DIRETAS JÁ!

DIRETAS JÁ!

quinta-feira, 24 de janeiro de 2008

Isto sim é que é ter poder!

Enviaram-me este pequeno texto, sugerindo que eu publicasse em meu Blog. Relutei um pouco, pois não se sabe bem sua procedência, mas acho que vale lê-lo, pois demonstra bem como e porque o ex-presidente e senador da República José Sarney (e o seu partido - PMDB) conseguiu "bancar" a família Lobão para o Ministério das Minas e Energias.


Para nascer, Maternidade Marly Sarney; e para atendimento médico, Posto de Saúde Marly Sarney.

Para morar, escolha uma das vilas: Sarney, Sarney Filho, Kiola Sarney ou Roseana Sarney.

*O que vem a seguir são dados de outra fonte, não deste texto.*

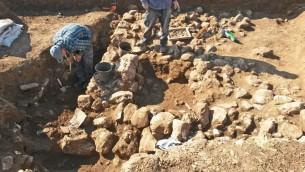 Les fouilles archéologiques dans le quartier de Shuafat, au nord de Jérusalem (Crédit : Autorité israélienne des Antiquités)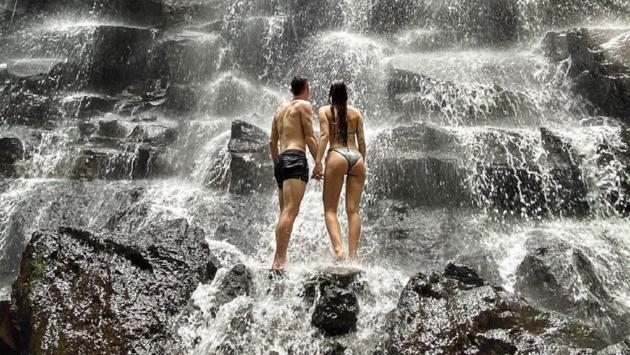 Цыганков с девушкой на Бали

Para estudar, há as seguintes opções de escolas: Sarney Neto, Roseana Sarney, Fernando Sarney, Marly Sarney e José Sarney.

Para pesquisar, vá até a Biblioteca José Sarney, que fica na maior universidade particular do Estado do Maranhão, que o povo jura que pertence a um tal de José Sarney.

Para inteirar-se das notícias, leia o jornal O Estado do Maranhão, ou ligue a televisão na TV Mirante; se preferir ouvir rádio sintonize as Rádios Mirante AM e FM, todas do tal José Sarney. Se estiver no interior do Estado, ligue uma das 35 emissoras de rádio ou 13 repetidoras da TV Mirante, todas do mesmo proprietário.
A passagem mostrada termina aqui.